Exercise directions
Give the lines from the beginning of the raw records through the line containing "cracked headlight [72, 133, 94, 162]" as a JSON list of strings, one string per line with blank lines omitted. Leave the pictures out of the answer.

Raw records
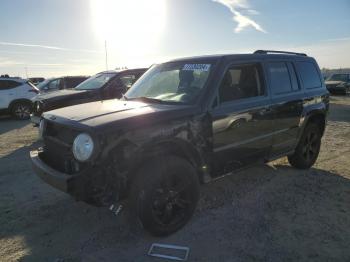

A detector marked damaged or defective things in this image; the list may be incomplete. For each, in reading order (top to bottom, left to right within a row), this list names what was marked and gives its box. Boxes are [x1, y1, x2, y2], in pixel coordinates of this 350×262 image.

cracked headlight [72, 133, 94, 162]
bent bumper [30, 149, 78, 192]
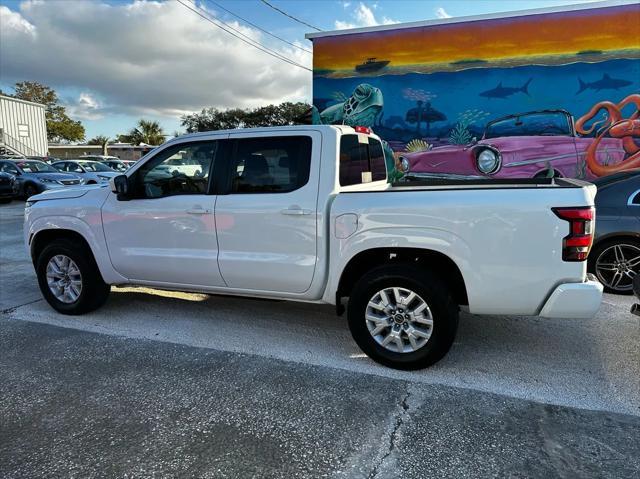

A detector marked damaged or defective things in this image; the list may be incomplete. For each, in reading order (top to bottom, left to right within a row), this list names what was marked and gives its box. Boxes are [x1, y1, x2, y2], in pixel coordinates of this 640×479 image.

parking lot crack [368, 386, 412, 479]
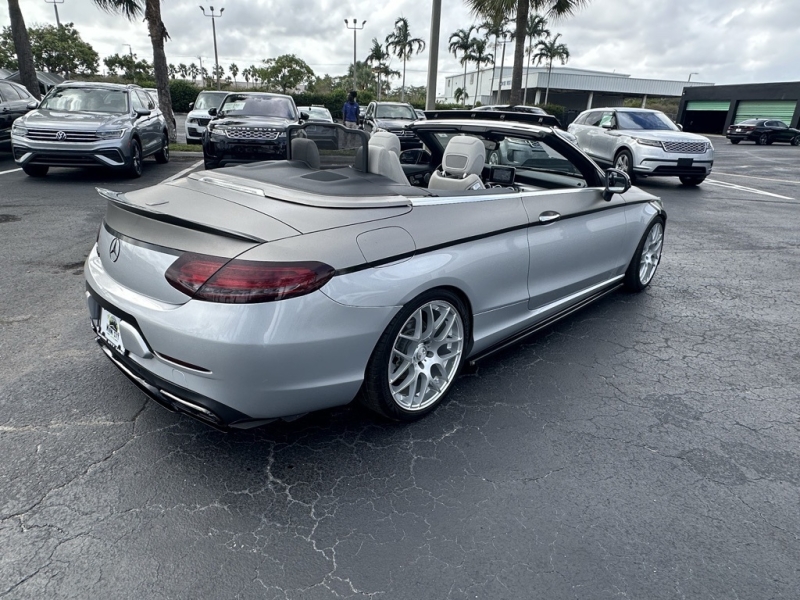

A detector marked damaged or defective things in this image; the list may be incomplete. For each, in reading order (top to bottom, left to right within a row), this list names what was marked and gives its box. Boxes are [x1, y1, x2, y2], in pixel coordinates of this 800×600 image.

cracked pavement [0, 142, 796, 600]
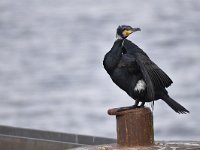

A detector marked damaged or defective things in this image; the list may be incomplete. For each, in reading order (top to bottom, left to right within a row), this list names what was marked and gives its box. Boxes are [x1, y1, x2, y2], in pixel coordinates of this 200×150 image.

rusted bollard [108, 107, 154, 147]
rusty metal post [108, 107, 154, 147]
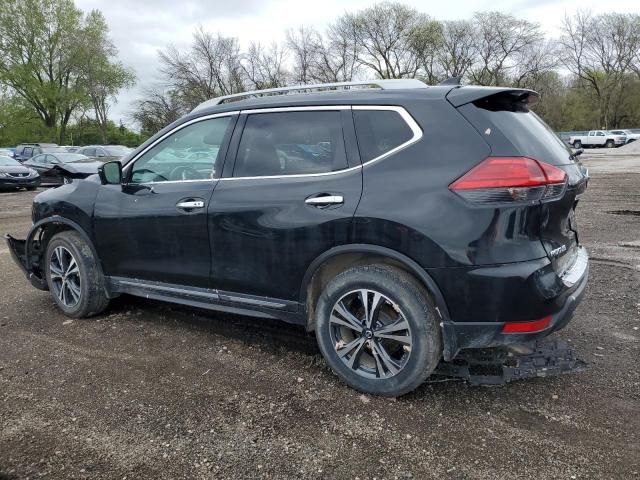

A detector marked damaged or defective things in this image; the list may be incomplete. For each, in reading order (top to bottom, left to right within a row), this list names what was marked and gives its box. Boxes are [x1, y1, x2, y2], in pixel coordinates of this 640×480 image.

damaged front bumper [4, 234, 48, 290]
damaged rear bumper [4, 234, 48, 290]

Solution to this task
[
  "A detector marked damaged or defective things in this image; the list may be incomplete. For each, in reading order (top to bottom, left to right within a row), this list names what was marked and gives its box. Boxes are [x1, y1, x2, y2], in pixel coordinates of this 350×262 image.",
  "cracked headlight [72, 133, 94, 162]"
]